Hector Warnes: Hassan Azima
Hector Warnes’ complementary comment
I am indebted to G. J. Sarwer-Foner a colleague and friend of Azima and his family for additional information on his background. Azima was born on June 28, 1922 and died on June 26, 1962. I would like to quote a profile of Azima written by his friend: “He was a quiet, thin man of moderate height, of medium complexion, dark hair and eyes and an intent look. Modest of demeanor, he had a gentle approach, a polite manner, a friendly but intense way of speaking; a fine intellect and a personal sense of humor. He was warm, kind, and human; extremely devoted to his patients, and to his profession. One could depend on him, whether he was asked to contribute a favor, a personal kindness, or to offer a scientific or professional act. His profession, his wife, and his children dominated his waking hours, although he still had time for friends and for his hobbies. A particular but striking feature of his personality was his integrity and intellectual honesty. These qualities were based on great personal courage. Nothing illustrates these better than the great courage with which he faced his death. He knew for more than a year prior to his death that he was fatally ill” (p. 214).
Professor Sarwer-Foner used the word courage, later the word hardiness was used in psychosomatic research and now the word resilience has gained prominence. I must add that he was not an ordinary man nor an ordinary doctor.
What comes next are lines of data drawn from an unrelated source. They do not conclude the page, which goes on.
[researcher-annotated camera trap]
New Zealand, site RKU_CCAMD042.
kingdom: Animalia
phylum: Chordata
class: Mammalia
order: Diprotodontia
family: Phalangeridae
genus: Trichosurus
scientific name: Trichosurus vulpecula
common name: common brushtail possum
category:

He excelled in most of the fields he undertook with such a passion and fervor along with erudition and I would say superior intellect because he was conversant with history, philosophy, art, poetry (he even wrote poetry), the humanities and sciences. It was my first experience of being listened to attentively when I presented a case. He was not critical or dismissive; on the contrary, he had a way to see where complex ideas fit into the whole pattern. At times he was allusive, curious and ironic without hurting anyone´s feelings. His intense glance had a touch of tenderness and sadness. As I wrote before, he was married to a prominent psychologist Fern Cramer-Azima. Their marriage resulted in an ideal professional productivity in research and in raising two children, a boy named René and a girl named Andrea.
`Prof. Hassan Azima was born in Teheran as the youngest child of Dr. Hassan Azima and Princess Djan Ara. His father abandoned Medicine and became a lawyer, reaching the heights of his profession when he was appointed Chief Justice of the Iranian Supreme Court. The older sibling of Prof. Azima had a twin sister named Zari. Mohsan his older brother obtained a PhD in chemistry from Stanford University and was Medical Director of Don Baxter Medical Laboratories in Teheran. Prof. Azima received his B.A. from the University of California Berkeley in 1946 and his M.D. from the University of Kansas. He did his internship in surgery and started his psychiatry residency in Paris studying with Jean Delay and Henry Ey. In 1955, he graduated from the Diploma Course in Psychiatry at McGill University in Montreal and held a M.Sc. from the same University. He was chief of the Section of Psychopharmacology at the Allan Memorial Institute and was in the first group of trainees in Psychoanalysis of the Canadian Institute of Psychoanalysis. He was promoted to Associate Professor of Psychiatry at McGill University on account of his numerous research, scientific publications and outstanding teaching career. In his short but creative career he published 80 scientific papers and chapters in 12 books.
Prof. Sarwer-Foner one of his closest friends paid tribute to Prof. Azima by citing a poem Prof. Azima wrote himself in April 1962 just a couple of month before his demise which he called Epistemological Closure:
“And the heat invades after the breeze forsakes the burning corners of the day;
And the breeze blows out after the flower has faded away;
And the flower sparkles after the dew has dried,
And the dew after the dawn has gone,
And the dawn after the shadow has been washed on the ocean still calm,
And the shadow after the reverie has lost its impeccable charm,
And I-
Who from far came to seek the clouds of the heat, the breeze of the day,
The dawn of my dream, and dream of my rose,
Who came to find the needle of Wisdom to awaken the beatitude of benightment, and the vintage of Might to inebriate the awarders
Of Juvenility, and the chorus of Ambition to harmonize my body with the flight of luck...” (p. 216)
It is indeed a grieving poem on the transiency of life, an Heraclitean sense of becoming ‘you never step twice on the same river’, of the flux of life, of the poet’s own perception of the chance happening of events, of a sense of finitude, of the impossibility to harmonize his mortal body with a flight of luck. He was out of luck.
Reference:
Sarwer-Foner GJ. Memorial to Hassan. In: Wortis E, editor. Recent Advances in Biological Psychiatry. vol. VI. New York: Plenum Press; 1964, p.